I met a very interesting person yesterday. She made two very interesting statements. First, that she was open to the idea of having one-night stands with attractive strangers, for mutual pleasure. Second, that if she were to get married someday, she would never grudge her husband for having a one-off sexual escapade with "another woman", so long as he was emotionally committed to her (i.e the wife) . Women who have such thoughts are not non-existent in metropolitan India today, but they constitute one of the most marginalised and misunderstood minorities.
Somehow, I feel that Indian society and the unwritten code of morals that weighs heavy on our collective shoulders is obsessed with women and their sexual behaviour. Any woman who has thoughts as my friend does is described as a whore or a woman of loose character and literally becomes an object in the eyes of Indian men. Men harbouring adulterous thoughts and desire to bed several women are forgiven by the same code of morals. Even highly educated men in great jobs are not spared.
Which brings me to the plight of another friend. She had been in a couple of relationships during her college days. Whether she had partaken of the forbidden fruit of sexual pleasure or not is a matter of speculation and no more (without asking privacy-intrusive questions, that is). Based just on the material that she had dated two guys, a family "carefully selected" by her parents to marry her into not only rejected her hand in marriage, but also broadcast their speculation (and there are no points for guessing what they speculated) to the larger community. The friend in question was transformed from a brilliant, ambitious and extremely eligible lawyer into a common street whore sans morals. And this is a family (the boy's, that is) where everyone was a "gold medallist" in all their academic glory.

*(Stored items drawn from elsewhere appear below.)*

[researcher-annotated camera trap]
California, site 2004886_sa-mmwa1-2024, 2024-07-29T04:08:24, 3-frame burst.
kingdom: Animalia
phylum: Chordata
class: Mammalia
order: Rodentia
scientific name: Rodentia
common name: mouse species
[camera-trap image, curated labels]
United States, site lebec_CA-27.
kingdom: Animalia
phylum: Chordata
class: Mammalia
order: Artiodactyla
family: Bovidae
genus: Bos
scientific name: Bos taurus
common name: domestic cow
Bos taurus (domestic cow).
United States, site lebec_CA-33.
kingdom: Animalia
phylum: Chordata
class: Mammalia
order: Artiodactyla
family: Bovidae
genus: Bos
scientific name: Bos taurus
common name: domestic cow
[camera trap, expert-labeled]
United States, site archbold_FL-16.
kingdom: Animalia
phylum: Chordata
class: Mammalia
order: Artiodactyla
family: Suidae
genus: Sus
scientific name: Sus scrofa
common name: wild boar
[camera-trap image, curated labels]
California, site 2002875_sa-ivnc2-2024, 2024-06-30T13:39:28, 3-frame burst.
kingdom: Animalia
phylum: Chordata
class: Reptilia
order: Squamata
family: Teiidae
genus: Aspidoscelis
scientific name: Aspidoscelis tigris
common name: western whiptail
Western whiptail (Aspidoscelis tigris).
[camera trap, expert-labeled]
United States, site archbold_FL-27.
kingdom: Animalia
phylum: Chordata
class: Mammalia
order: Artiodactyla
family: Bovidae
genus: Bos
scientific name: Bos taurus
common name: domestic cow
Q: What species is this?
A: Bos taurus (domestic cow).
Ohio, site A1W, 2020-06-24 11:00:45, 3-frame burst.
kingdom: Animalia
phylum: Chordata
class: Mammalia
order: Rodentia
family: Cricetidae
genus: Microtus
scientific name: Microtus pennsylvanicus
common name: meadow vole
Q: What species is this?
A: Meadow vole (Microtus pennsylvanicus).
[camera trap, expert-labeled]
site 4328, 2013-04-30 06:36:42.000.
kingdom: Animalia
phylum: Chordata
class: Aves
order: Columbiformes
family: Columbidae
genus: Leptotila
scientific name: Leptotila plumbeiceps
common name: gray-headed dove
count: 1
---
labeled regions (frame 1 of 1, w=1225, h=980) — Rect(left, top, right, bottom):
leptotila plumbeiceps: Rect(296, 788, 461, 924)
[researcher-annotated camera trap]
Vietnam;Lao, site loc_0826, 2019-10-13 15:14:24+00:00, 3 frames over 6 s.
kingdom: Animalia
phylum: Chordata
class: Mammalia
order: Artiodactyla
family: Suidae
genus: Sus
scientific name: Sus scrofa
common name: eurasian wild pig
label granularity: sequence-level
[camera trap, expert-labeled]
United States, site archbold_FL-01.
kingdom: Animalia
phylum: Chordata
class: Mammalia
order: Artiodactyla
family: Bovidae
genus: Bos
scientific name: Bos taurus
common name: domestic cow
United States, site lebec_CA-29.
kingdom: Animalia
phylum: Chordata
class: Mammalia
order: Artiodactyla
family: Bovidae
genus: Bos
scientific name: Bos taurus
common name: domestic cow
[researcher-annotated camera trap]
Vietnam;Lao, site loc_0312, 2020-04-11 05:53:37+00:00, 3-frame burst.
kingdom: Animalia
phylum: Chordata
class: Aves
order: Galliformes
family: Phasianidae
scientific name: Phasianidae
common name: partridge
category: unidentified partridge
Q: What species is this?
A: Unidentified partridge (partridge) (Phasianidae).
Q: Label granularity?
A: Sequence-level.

The point here is not about questioning the morals of society, but delving into why one cannot embrace a common, consistent school of thought. The market-based capitalist economic model adopted and embraced so passionately by the businessmen, software engineers and management graduates (who, incidentally, are the hottest property on the marriage market) in urban India today necessarily demands the freedom of the individual and a respectful acceptance of the competence of every person to make decisions that suit them best. If investing in risky stocks was a decision a female took and gained success by, she must equally have the right to make a sexual choice. If a man and a woman are judged by their boss on the same criteria, then society must judge them against similar moral benchmarks.
I feel somewhat sorry for my friend who had the "deviant" thoughts on her sexual choices. Being a man, my agreement with her views means little because I apparently have the right to think that way. Will I marry a girl who admits to having had sexual relations with other men in the past, but who will assure me of lifelong commitment in an emotional and temporal sense? My simple answer is yes. But will I be marrying a whore? The simpler answer is no.